Despite being as ad hoc as any other television serial of its era, the First Doctor’s reign has been reinterpreted successfully as a modern-style character arc. The Third Doctor hasn’t received similar attention, despite his era working similarly well. Viewed through the lens of Inferno, Season Seven is a single serialised story about the Doctor being forced to confront the consequences of his disdain for contemporary Earth. He’s rewarded soon enough by being let out into the universe, which ironically sends him back to being complacent about Earth, an attitude which trips him up in his final story. It’s a wayward arc, for sure. But then, as the Doctor extrapolates from his adventures on parallel Earth, free will is not an illusion after all.
Blessed with a fantastic guest cast including Olaf Pooley, Christopher Benjamin, Sheila Dunn and Derek Newark, Inferno still isn’t a perfect serial. Its monsters, the Primords, are actually rather cute, with their wobbly false fangs and Pekinese fur.

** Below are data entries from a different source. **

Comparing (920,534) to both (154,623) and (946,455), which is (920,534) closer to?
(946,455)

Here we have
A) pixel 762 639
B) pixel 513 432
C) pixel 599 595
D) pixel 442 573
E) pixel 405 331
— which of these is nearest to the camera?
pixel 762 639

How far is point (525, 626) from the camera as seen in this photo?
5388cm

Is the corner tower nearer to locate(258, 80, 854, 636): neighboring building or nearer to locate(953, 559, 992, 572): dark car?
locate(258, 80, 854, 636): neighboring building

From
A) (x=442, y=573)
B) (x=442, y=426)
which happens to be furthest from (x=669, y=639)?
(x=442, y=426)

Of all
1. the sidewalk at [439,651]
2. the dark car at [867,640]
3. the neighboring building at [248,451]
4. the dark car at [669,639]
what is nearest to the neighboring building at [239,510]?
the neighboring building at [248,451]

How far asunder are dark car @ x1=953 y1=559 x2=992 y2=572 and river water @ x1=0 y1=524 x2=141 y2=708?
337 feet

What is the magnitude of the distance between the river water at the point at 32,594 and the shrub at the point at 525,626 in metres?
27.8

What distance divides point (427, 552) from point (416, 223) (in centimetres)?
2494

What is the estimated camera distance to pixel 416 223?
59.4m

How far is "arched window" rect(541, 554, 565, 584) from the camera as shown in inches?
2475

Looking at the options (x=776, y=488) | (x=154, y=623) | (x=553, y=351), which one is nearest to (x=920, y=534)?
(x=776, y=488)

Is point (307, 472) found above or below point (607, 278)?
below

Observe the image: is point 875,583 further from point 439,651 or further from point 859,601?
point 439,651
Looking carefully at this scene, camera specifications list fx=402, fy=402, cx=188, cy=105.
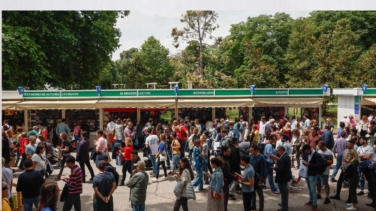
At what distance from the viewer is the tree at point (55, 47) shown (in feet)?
61.9

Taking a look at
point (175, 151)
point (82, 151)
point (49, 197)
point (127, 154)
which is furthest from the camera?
point (175, 151)

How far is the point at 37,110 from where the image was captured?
17000mm

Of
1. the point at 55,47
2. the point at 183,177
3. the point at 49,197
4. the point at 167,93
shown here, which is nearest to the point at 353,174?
the point at 183,177

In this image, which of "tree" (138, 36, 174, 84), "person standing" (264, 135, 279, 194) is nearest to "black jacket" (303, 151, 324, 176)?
"person standing" (264, 135, 279, 194)

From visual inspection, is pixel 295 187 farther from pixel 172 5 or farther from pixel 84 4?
pixel 84 4

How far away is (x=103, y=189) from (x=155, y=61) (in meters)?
38.0

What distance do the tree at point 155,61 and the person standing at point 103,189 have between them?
3453cm

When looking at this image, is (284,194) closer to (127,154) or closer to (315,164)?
(315,164)

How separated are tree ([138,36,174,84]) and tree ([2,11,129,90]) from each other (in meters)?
14.3

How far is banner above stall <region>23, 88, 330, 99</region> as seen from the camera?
54.7 ft

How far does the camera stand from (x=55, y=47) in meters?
21.6

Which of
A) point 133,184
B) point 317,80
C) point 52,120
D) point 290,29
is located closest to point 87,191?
point 133,184

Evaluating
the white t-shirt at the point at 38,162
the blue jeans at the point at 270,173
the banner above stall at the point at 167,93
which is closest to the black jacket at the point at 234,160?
the blue jeans at the point at 270,173

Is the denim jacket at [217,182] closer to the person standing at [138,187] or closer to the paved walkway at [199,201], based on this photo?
the person standing at [138,187]
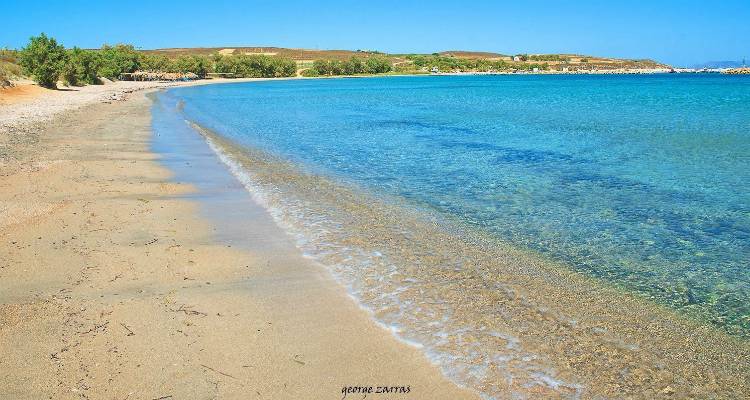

There seems to have been some disagreement over which animals they should sound like, and the compromise is to make them sound like every animal at once. But it does have Douglas Camfield, Doctor Who‘s greatest director, and it makes fantastic use of electronic library music including selections from Doctor Who‘s legendary original theme arranger Delia Derbyshire. Most of all, it shows you what happens when the Doctor can’t save the world, and every now and then the show needs to remind you this is a possibility. The stakes, going forward, are much higher as a result – even if the show’s tone changes significantly.